>> BEGIN
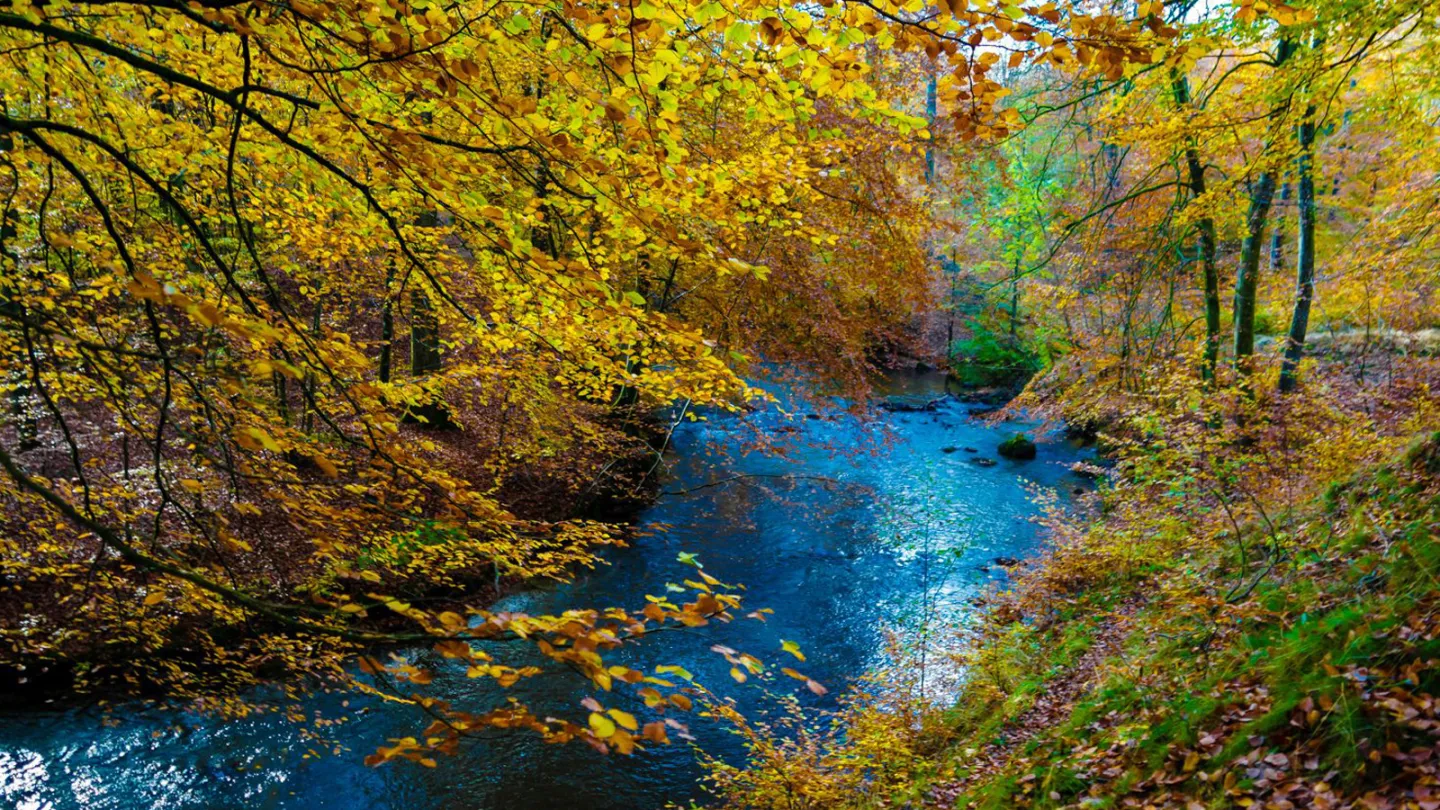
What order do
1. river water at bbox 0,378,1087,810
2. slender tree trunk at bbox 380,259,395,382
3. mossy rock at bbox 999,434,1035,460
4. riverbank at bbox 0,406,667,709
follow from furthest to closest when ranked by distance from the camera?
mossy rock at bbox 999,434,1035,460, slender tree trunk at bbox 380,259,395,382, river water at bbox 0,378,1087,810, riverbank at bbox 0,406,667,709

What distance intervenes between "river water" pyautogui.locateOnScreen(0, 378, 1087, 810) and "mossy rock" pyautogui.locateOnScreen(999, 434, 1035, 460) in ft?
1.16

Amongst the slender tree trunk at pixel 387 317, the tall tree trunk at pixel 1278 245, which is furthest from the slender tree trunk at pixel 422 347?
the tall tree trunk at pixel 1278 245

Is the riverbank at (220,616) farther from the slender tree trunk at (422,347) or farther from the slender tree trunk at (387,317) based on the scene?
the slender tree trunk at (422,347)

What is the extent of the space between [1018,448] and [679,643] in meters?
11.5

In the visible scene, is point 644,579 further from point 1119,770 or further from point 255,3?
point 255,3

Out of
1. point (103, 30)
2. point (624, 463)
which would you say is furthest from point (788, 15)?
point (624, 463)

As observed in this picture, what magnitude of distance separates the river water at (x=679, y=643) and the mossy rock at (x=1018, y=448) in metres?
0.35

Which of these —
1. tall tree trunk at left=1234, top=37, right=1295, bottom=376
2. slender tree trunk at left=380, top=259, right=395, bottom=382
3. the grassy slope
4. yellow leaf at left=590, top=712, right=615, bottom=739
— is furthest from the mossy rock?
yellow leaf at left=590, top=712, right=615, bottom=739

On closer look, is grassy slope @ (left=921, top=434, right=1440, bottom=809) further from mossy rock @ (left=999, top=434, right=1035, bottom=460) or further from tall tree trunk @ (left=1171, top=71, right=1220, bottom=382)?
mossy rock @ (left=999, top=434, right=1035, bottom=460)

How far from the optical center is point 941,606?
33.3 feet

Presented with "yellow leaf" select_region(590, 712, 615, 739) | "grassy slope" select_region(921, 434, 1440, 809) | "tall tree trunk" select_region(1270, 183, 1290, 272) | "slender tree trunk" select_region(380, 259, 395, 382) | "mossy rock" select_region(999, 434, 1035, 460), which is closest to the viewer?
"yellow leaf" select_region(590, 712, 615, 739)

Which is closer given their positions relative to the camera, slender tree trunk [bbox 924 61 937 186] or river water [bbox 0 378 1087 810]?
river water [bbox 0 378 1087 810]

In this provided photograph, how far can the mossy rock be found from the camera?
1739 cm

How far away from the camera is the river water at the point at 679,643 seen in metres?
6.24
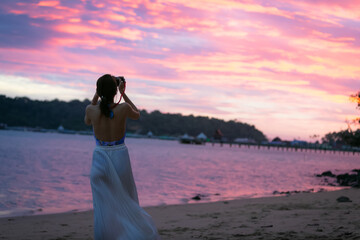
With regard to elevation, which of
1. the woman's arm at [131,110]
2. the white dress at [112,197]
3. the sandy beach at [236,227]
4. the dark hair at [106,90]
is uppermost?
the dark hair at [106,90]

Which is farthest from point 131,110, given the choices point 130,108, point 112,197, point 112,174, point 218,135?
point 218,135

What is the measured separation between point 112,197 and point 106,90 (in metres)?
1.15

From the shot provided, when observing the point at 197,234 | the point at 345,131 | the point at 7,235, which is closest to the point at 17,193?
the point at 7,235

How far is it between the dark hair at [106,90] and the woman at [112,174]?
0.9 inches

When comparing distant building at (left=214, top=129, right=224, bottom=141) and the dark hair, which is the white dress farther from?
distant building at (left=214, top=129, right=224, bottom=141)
>> END
> [What this task involves]
The records above should be reproduced exactly, with no pictures included.

> [Final answer]
What order do
1. river water at bbox 0,378,1087,810
2. slender tree trunk at bbox 380,259,395,382
3. mossy rock at bbox 999,434,1035,460
4. riverbank at bbox 0,406,667,709
follow from furthest to closest when ranked by distance from the camera?
mossy rock at bbox 999,434,1035,460, slender tree trunk at bbox 380,259,395,382, river water at bbox 0,378,1087,810, riverbank at bbox 0,406,667,709

What distance intervenes between "river water" pyautogui.locateOnScreen(0, 378, 1087, 810) and "mossy rock" pyautogui.locateOnScreen(999, 434, 1035, 460) in ft?
1.16

Amongst the slender tree trunk at pixel 387 317, the tall tree trunk at pixel 1278 245, which is furthest from the slender tree trunk at pixel 422 347?
the tall tree trunk at pixel 1278 245

Is the riverbank at (220,616) farther from the slender tree trunk at (422,347) or farther from the slender tree trunk at (387,317) based on the scene?
the slender tree trunk at (422,347)

What is the extent of the space between [1018,448] and [679,643] in meters?
11.5

In the visible scene, is point 644,579 further from point 1119,770 or further from point 255,3?
point 255,3

Out of
1. point (103, 30)
2. point (624, 463)
which would you say is furthest from point (788, 15)?
point (624, 463)

As observed in this picture, what magnitude of distance separates the river water at (x=679, y=643) and the mossy rock at (x=1018, y=448) in metres?
0.35

Which of these —
1. tall tree trunk at left=1234, top=37, right=1295, bottom=376
2. slender tree trunk at left=380, top=259, right=395, bottom=382
3. the grassy slope
4. yellow leaf at left=590, top=712, right=615, bottom=739
— is furthest from the mossy rock?
yellow leaf at left=590, top=712, right=615, bottom=739

On closer look, is grassy slope @ (left=921, top=434, right=1440, bottom=809) further from mossy rock @ (left=999, top=434, right=1035, bottom=460) or further from tall tree trunk @ (left=1171, top=71, right=1220, bottom=382)?
mossy rock @ (left=999, top=434, right=1035, bottom=460)

How far from the optical center is point 941,606?
33.3 feet

Presented with "yellow leaf" select_region(590, 712, 615, 739) | "grassy slope" select_region(921, 434, 1440, 809) | "tall tree trunk" select_region(1270, 183, 1290, 272) | "slender tree trunk" select_region(380, 259, 395, 382) | "mossy rock" select_region(999, 434, 1035, 460), which is closest to the viewer?
"yellow leaf" select_region(590, 712, 615, 739)

Which is closer given their positions relative to the camera, slender tree trunk [bbox 924 61 937 186] or river water [bbox 0 378 1087 810]?
river water [bbox 0 378 1087 810]

In this provided photograph, how far can the mossy rock be found from the camera?
1739 cm

How far away from the camera is the river water at the point at 679,643 seen in metres?
6.24
With regard to elevation, which of
1. the woman's arm at [131,110]
2. the white dress at [112,197]
3. the sandy beach at [236,227]
4. the dark hair at [106,90]
is uppermost?
the dark hair at [106,90]

Which is farthest from point 131,110, given the choices point 130,108, point 112,197, point 112,174, point 218,135?
point 218,135

What is the measured separation between point 112,197 and point 106,90 (in metres)?
1.15

From the shot provided, when observing the point at 197,234 | the point at 345,131 | the point at 7,235, which is closest to the point at 17,193?
the point at 7,235

How far is it between the dark hair at [106,90] and the woman at [112,174]?
0.9 inches

When comparing distant building at (left=214, top=129, right=224, bottom=141) and the dark hair, which is the white dress farther from?
distant building at (left=214, top=129, right=224, bottom=141)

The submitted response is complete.